I tried an extra ground on the alternator to see if that was the issue and it was not.
I trickle charged the battery to make sure it was full.
Any other ideas???

You keep asking for help, yet you have not responded to the two constructive suggestions you got (posts #28 and #29). That's annoying to those trying to help you; a bit reluctantly, I will help you one more time.

First, you have not told us what your problem is. Are the battery&brake lights still on? If so, is this the only problem you are having? (below, I assume the answer to both questions is YES).
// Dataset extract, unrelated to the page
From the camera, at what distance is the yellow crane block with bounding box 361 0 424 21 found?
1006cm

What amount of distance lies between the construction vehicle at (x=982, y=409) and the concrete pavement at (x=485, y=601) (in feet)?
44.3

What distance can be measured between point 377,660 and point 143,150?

Your problem should be easy to diagnose - provided you follow these instructions to the letter:
  1. Get (buy, borrow, or rent) yourself a decent meter. I suggest buying - expect to spend $40-50. Do not use that crap from HFT.
  2. Verify Charging Voltage OK. Start the car, and measure the voltage on the battery. It should be in the (14.1-14.7) Volt range. If above, the regulator (component of the alternator) and/or the harness are suspect. Read post #29 by Klobbersaurus again and act accordingly. If below the range, then either: a) The alternator does not generate enough voltage, or b) The alternator generates enough voltage but the voltage drops because of poor wiring/connectors/etc. between the alternator and the battery. (Remedies should be obvious; if not, ask). In either case, do not move on until your charging voltage is the (14.1-14.7)V range, even with your lights an AC on.
  3. Verify Battery and Parasitic Drain. A good battery should hold a voltage of 12.5V (plus/minus a fraction) "indefinitely". A good alternator should not drain any current from the battery when the car is shut off. To verify, shut off the car and wait 20-30 minutes, long enough for the ECU to go asleep. If your meter supports inductive loop Amp measurements, measure battery drain current: it should be only ~ 200 mA or so. If not (no inductive loop for Amp), measure battery voltage in the evening and the next morning. If there is a measurable drop, then: a) Your battery is bad, and/or b) The alternator or other device is draining your battery. Move to #4 below only when you are satisfied that the battery is OK, and that there is no parasitic drain.
  4. Bad Cluster Lights/Controls? If you get to this point, then both your alternator and your battery are functioning well. If your battery and brake lights are still on, then the cluster itself and the associated controls and wiring are suspect; read my post#15 above and act accordingly.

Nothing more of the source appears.